[Collected data]
####################
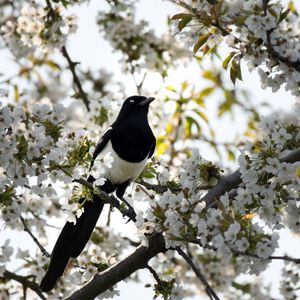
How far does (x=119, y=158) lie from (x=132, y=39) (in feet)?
4.16

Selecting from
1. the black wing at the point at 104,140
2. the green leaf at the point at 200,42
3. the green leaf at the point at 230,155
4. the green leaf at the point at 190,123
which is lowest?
the green leaf at the point at 200,42

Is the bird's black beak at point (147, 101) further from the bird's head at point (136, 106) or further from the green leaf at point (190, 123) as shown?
the green leaf at point (190, 123)

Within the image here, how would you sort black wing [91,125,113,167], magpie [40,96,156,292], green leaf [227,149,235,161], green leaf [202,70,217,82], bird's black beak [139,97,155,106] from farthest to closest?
green leaf [202,70,217,82] < green leaf [227,149,235,161] < bird's black beak [139,97,155,106] < black wing [91,125,113,167] < magpie [40,96,156,292]

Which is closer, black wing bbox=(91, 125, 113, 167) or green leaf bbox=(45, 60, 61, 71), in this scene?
black wing bbox=(91, 125, 113, 167)

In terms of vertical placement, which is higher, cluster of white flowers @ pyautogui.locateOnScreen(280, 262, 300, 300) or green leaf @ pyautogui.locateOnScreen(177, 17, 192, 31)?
green leaf @ pyautogui.locateOnScreen(177, 17, 192, 31)

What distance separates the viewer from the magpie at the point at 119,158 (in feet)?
13.1

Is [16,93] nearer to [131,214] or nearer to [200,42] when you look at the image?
[131,214]

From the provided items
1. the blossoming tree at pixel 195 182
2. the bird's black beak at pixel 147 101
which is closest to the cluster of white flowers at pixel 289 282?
the blossoming tree at pixel 195 182

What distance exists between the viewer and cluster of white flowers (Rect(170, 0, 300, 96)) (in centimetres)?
285

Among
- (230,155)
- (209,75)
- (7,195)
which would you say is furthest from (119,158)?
(7,195)

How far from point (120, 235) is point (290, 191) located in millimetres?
2163

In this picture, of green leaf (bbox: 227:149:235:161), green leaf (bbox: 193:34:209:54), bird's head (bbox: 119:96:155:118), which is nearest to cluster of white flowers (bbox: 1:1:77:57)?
bird's head (bbox: 119:96:155:118)

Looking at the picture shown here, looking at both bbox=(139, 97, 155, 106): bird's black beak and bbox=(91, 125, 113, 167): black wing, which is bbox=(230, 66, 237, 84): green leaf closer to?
bbox=(91, 125, 113, 167): black wing

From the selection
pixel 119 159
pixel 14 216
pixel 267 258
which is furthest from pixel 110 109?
pixel 267 258
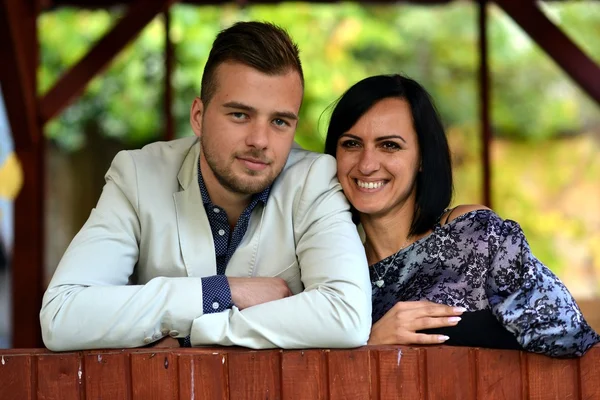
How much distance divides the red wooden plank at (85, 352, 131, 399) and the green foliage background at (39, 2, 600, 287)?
8.76 meters

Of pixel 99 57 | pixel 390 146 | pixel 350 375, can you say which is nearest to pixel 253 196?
pixel 390 146

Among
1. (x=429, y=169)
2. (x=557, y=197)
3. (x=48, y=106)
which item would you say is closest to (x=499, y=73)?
(x=557, y=197)

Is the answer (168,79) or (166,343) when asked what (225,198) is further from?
(168,79)

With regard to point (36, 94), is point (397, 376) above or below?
below

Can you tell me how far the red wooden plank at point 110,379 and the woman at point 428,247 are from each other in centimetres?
64

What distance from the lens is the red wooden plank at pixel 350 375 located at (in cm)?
230

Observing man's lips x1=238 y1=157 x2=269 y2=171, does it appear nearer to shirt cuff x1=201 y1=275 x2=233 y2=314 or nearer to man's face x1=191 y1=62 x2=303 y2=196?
man's face x1=191 y1=62 x2=303 y2=196

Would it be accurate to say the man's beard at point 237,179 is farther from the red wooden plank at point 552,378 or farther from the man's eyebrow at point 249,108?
the red wooden plank at point 552,378

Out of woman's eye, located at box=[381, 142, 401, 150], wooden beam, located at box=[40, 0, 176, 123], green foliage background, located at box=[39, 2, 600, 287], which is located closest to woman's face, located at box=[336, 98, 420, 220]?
woman's eye, located at box=[381, 142, 401, 150]

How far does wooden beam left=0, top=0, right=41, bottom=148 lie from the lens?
4.82 metres

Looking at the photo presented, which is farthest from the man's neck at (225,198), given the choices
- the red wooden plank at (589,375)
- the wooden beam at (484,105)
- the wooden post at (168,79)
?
the wooden beam at (484,105)

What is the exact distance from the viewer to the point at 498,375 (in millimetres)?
2322

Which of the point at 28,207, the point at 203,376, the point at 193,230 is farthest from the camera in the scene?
the point at 28,207

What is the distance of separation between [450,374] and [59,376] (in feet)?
3.14
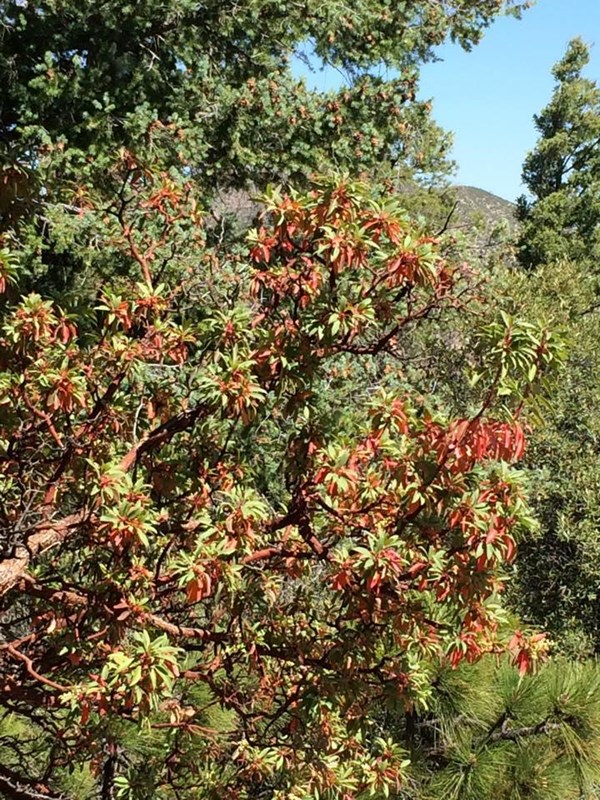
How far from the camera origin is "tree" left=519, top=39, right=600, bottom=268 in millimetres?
11602

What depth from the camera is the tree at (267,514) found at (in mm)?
1475

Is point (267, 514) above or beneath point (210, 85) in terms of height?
beneath

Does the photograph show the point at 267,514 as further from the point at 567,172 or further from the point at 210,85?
the point at 567,172

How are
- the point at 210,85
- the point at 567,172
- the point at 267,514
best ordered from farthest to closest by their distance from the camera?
the point at 567,172 → the point at 210,85 → the point at 267,514

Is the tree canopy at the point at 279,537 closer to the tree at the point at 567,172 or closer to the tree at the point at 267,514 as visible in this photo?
the tree at the point at 267,514

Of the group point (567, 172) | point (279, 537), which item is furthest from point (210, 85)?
point (567, 172)

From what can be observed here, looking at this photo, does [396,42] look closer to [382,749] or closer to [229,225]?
[229,225]

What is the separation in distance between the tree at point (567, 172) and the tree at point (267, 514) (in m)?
10.5

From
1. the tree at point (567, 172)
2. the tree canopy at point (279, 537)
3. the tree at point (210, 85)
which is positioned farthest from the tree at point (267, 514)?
the tree at point (567, 172)

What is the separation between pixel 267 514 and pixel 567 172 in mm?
11837

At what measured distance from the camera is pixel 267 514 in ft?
5.91

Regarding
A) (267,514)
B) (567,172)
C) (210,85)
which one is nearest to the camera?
(267,514)

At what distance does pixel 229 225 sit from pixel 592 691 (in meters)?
4.24

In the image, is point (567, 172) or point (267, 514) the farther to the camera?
point (567, 172)
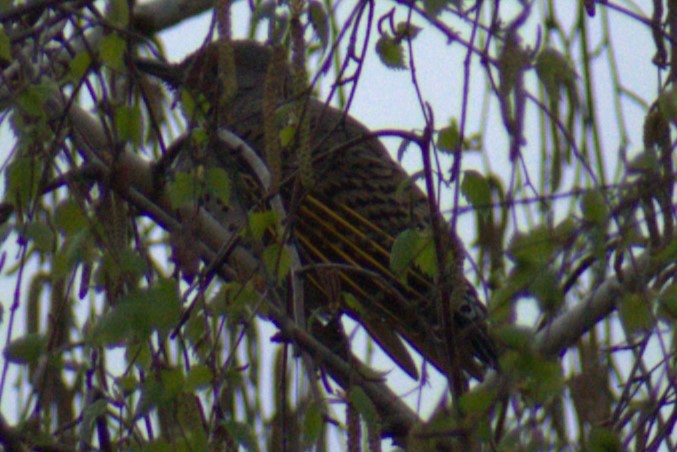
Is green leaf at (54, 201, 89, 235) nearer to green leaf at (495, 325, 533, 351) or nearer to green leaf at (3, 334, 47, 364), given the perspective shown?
green leaf at (3, 334, 47, 364)

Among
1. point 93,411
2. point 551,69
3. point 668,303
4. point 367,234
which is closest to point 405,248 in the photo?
point 551,69

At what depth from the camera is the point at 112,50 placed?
86.0 inches

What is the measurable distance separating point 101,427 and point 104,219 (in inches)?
17.6

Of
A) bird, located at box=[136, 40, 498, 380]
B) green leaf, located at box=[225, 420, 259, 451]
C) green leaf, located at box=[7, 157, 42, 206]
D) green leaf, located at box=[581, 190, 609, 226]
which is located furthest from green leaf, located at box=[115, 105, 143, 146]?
bird, located at box=[136, 40, 498, 380]

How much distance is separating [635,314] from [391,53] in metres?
0.66

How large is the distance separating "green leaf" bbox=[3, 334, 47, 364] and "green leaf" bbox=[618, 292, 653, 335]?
39.2 inches

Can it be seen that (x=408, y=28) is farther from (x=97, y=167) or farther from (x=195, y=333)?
(x=97, y=167)

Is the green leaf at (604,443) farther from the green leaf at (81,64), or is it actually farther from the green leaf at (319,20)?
the green leaf at (81,64)

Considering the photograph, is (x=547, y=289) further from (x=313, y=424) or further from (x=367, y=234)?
(x=367, y=234)

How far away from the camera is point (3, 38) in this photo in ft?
7.66

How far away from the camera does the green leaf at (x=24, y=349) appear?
2.15 meters

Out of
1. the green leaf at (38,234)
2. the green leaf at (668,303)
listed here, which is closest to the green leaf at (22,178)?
the green leaf at (38,234)

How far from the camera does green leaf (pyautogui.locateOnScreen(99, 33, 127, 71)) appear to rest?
2.19 m

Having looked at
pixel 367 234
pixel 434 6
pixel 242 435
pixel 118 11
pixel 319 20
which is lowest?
pixel 242 435
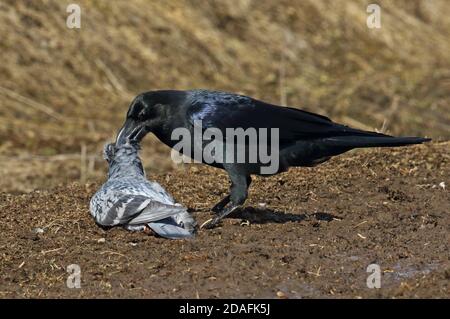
####################
■ **Problem to solve**: Put the lines of the records into a JSON list of strings, one string per line and no blank lines, starting with the line that contains "How far from the camera does" and going on through the end of the records. Leave the pictures out of the answer.

■ **Solution**:
[
  "How far from the camera does green leaf (pyautogui.locateOnScreen(99, 33, 127, 71)) appear to rest?",
  "2.19 m",
  "Having looked at",
  "pixel 367 234",
  "pixel 434 6",
  "pixel 242 435",
  "pixel 118 11",
  "pixel 319 20",
  "which is lowest?",
  "pixel 242 435"
]